Он накинулся на нее, как на добычу, которую всю ночь караулил в засаде, и вот сейчас пришло время охоты.
– Нет, нет, нет, – крутила она воображаемый велосипед голыми ногами. Простыня сбилась к подножью тахты, подушки разметались по краям. Он погрузился губами ей в пупок, на свете не было слаще кормушки. – Ой, ай, боже мой… – только и вымолвила она.
Несколько раз Сергей нападал коршуном, но всякий раз происходил конфуз с ним. Перегорев на старте, он никак не мог правильным способом, без нарушений принятого порядка подобных вещей, закончить начатое. Финиш ему не удавался. Его дублер вестибулярного аппарата отказывался в нужный момент головокружить, и преждевременно опорожнял свои закрома.
– «Что за напасть?» – уже испугался Сергей горе-попыткам, размазывая по рукам, по бокам это свое горе.
Зоя довольствовалась его ласками, причем в решительную минуту содрогаясь, мелко и часто дрожала, будто в приступе лихорадки, а потом плакала с закрытыми глазами, и вновь в ней воскрешала маленькая девочка из детских лет. На прощанье он поцеловал ее еще раз, также как ночью и утром, выпивая все ее дыхание до дна, не оставляя ей ни капельки, ни мельчайшей надежды на спасение от него.
7. Вахта.
Который день Сергей скучал на лавке.

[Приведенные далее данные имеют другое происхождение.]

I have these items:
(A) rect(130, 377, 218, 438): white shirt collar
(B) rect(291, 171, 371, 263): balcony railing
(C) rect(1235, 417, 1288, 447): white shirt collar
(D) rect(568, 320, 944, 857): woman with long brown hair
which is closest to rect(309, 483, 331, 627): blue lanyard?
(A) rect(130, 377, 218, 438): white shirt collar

Наладчики исчезли, будто в воду канули. Он нашел их подсобку и после длительных, завершившихся успехом поисков ключа, проник туда. Там оказалось все необходимое для сносного и терпеливого времяпрепровождения: заварка (коктейль из индийского и цейлонского чаев – гурманы), сахар, кипятильник, посуда. Наконец, прошлогодние журналы «Смена» и «Огонек» (теперь, конечно же, раритеты).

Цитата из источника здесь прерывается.